◆ SUPPLIED RECORDS ◆
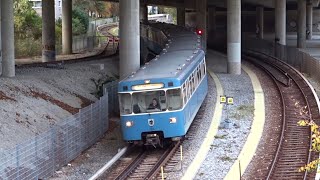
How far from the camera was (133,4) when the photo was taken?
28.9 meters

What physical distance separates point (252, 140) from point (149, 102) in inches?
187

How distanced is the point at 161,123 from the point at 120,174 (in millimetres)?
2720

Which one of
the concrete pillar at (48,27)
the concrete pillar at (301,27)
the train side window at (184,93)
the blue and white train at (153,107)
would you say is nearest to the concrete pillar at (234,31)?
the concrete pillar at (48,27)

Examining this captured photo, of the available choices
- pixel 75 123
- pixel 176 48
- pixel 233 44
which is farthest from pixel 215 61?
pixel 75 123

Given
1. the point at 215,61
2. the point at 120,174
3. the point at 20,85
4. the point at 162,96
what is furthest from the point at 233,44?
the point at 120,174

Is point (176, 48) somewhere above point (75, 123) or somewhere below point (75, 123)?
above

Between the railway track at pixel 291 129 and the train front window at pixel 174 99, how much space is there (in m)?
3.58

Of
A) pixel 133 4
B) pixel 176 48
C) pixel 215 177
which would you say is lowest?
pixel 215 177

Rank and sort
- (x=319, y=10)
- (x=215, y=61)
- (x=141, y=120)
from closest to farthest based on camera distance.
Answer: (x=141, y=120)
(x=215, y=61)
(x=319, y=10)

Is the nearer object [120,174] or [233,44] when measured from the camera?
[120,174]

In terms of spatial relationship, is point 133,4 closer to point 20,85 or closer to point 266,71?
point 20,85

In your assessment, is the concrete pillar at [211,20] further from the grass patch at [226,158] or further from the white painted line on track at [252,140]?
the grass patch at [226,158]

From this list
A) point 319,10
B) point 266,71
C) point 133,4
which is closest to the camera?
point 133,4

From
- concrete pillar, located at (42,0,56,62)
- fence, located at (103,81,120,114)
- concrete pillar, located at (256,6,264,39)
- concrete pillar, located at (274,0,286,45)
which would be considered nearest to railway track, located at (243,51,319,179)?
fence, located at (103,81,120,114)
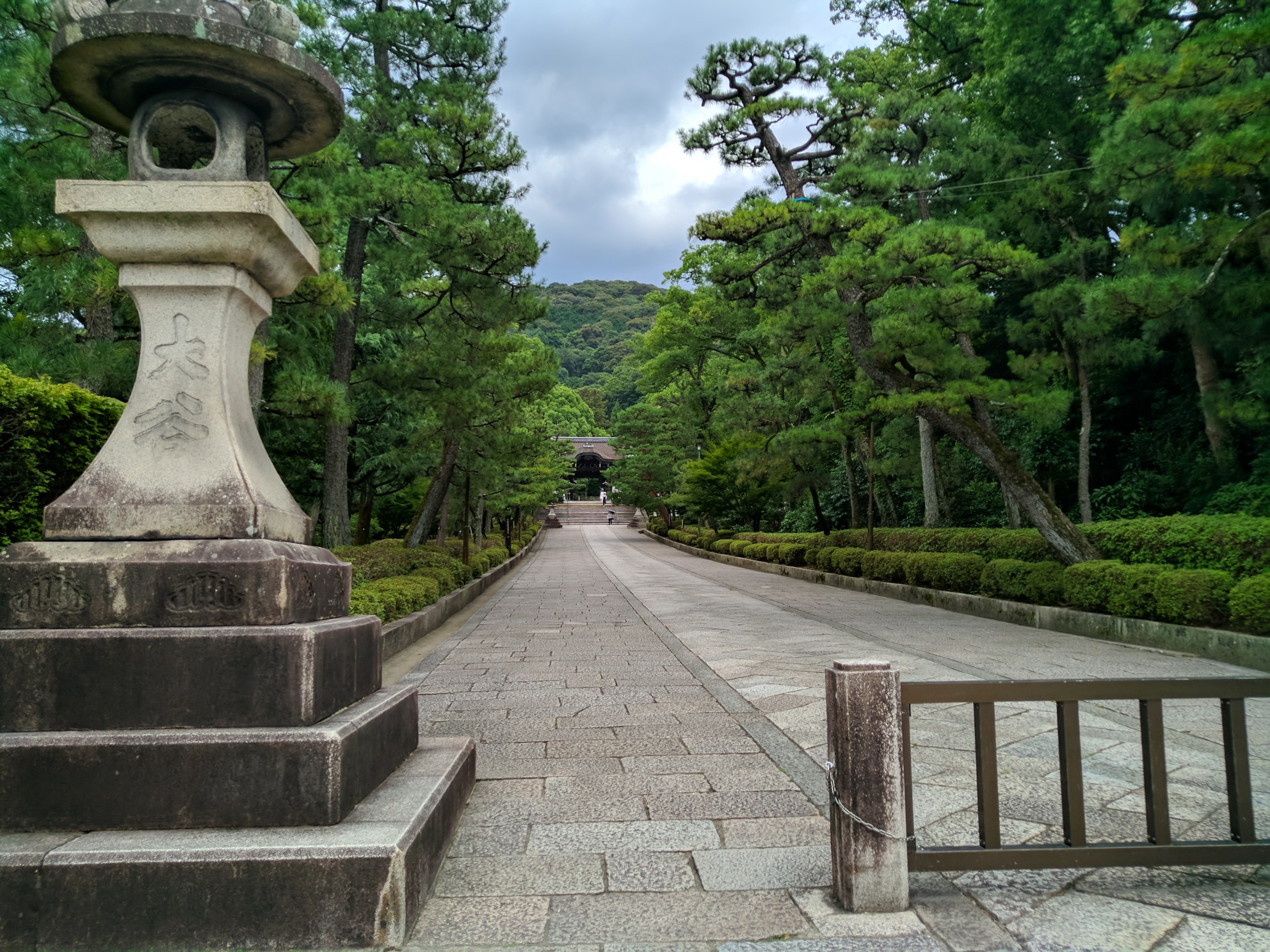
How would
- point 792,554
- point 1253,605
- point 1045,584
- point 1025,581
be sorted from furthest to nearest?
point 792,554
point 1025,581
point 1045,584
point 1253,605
* * *
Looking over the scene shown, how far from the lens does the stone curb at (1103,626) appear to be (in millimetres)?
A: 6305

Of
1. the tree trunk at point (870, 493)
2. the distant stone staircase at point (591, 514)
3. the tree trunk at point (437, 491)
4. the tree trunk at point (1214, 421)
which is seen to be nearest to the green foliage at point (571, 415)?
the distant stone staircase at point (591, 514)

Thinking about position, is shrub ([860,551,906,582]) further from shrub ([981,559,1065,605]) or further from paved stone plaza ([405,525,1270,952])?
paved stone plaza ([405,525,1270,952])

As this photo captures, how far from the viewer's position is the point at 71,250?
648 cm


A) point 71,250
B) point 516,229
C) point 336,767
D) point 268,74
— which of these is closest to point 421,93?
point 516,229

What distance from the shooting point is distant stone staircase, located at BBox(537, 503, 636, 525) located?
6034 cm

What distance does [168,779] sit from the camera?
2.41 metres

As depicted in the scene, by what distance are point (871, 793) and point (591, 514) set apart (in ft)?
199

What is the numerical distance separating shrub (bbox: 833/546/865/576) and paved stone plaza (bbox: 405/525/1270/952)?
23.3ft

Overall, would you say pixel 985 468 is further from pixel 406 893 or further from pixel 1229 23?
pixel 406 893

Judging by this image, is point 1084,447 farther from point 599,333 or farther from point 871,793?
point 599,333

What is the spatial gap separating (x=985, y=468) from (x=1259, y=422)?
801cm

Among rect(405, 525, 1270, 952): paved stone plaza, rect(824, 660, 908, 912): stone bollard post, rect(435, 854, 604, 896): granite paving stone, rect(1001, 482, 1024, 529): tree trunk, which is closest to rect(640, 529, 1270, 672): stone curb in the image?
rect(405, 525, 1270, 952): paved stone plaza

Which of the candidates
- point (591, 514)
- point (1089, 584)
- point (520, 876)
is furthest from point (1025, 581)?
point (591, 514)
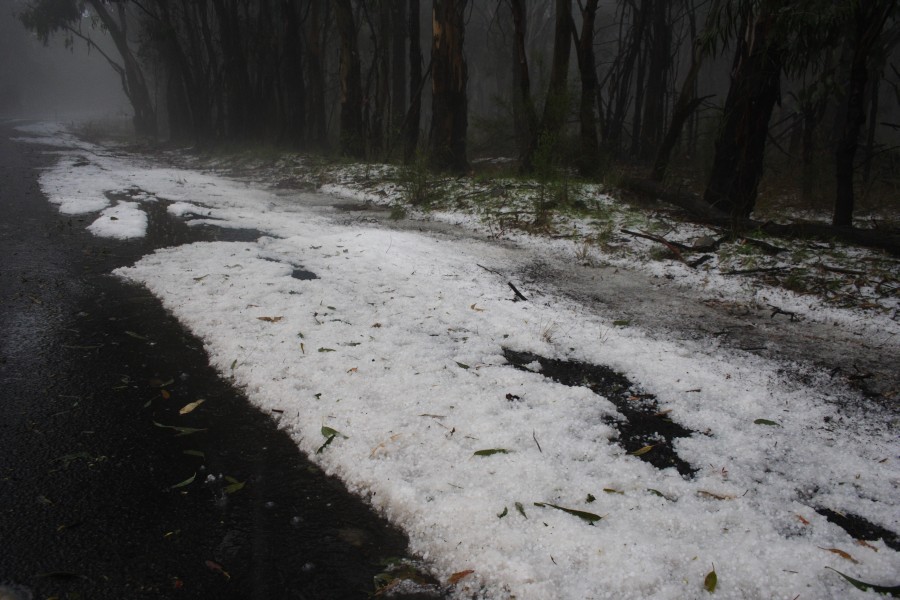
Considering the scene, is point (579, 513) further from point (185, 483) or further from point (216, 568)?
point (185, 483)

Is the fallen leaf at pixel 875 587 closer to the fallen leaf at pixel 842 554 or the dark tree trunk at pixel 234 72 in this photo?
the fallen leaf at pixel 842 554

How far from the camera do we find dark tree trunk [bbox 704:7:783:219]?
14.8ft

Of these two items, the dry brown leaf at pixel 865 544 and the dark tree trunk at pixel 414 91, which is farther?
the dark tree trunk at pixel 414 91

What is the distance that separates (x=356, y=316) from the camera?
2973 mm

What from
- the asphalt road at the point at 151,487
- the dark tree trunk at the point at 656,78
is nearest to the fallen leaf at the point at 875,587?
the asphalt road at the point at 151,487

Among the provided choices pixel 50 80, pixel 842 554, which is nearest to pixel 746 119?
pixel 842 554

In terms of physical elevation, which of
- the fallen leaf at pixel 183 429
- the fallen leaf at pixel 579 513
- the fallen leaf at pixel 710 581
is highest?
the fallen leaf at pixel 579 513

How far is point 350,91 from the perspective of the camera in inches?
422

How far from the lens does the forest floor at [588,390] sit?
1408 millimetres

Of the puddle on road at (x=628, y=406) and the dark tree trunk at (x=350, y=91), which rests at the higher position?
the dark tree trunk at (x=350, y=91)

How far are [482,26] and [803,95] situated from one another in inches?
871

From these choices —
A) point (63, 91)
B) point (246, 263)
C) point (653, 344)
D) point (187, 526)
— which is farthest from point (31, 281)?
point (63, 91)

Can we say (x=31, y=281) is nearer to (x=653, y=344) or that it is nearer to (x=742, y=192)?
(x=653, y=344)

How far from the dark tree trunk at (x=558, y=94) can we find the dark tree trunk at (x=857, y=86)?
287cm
--
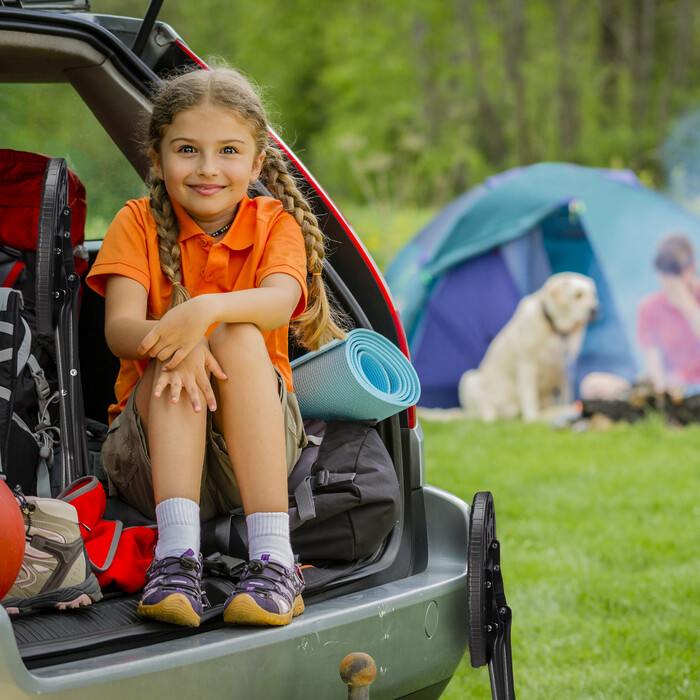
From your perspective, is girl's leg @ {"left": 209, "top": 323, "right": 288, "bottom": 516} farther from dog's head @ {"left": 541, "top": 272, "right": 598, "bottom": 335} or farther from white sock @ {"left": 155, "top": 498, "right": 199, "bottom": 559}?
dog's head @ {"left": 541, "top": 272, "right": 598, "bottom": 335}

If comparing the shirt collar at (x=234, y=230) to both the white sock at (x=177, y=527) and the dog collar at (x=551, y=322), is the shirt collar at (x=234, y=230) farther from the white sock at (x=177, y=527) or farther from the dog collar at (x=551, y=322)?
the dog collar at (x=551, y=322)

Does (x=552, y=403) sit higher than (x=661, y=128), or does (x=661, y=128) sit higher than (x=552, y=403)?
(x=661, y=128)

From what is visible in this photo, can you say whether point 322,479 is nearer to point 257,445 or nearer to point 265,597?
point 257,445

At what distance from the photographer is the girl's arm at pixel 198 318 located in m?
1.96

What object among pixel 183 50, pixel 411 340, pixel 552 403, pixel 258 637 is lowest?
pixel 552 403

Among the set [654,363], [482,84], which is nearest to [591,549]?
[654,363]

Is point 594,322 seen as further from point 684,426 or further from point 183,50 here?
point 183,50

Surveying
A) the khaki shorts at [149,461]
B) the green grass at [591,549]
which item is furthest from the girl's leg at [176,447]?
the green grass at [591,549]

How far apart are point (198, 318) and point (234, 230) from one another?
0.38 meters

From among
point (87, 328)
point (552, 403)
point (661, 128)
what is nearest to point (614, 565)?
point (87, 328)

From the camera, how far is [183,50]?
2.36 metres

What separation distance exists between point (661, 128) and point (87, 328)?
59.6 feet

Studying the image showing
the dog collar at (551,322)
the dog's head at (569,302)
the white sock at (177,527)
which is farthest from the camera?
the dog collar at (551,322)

◆ REQUIRED TASK ◆
Report every line in the material above that contains the word "white", copying each such line in full.

◆ THE REPLY ◆
the blue and white train at (153,107)
In your assessment, is the concrete pillar at [211,20] further from the grass patch at [226,158] or further from the white painted line on track at [252,140]?
From your perspective, is girl's leg @ {"left": 209, "top": 323, "right": 288, "bottom": 516} farther from dog's head @ {"left": 541, "top": 272, "right": 598, "bottom": 335} or farther from white sock @ {"left": 155, "top": 498, "right": 199, "bottom": 559}?
If comparing the shirt collar at (x=234, y=230) to both the white sock at (x=177, y=527) and the dog collar at (x=551, y=322), is the shirt collar at (x=234, y=230) farther from the white sock at (x=177, y=527) or farther from the dog collar at (x=551, y=322)?
the white sock at (177,527)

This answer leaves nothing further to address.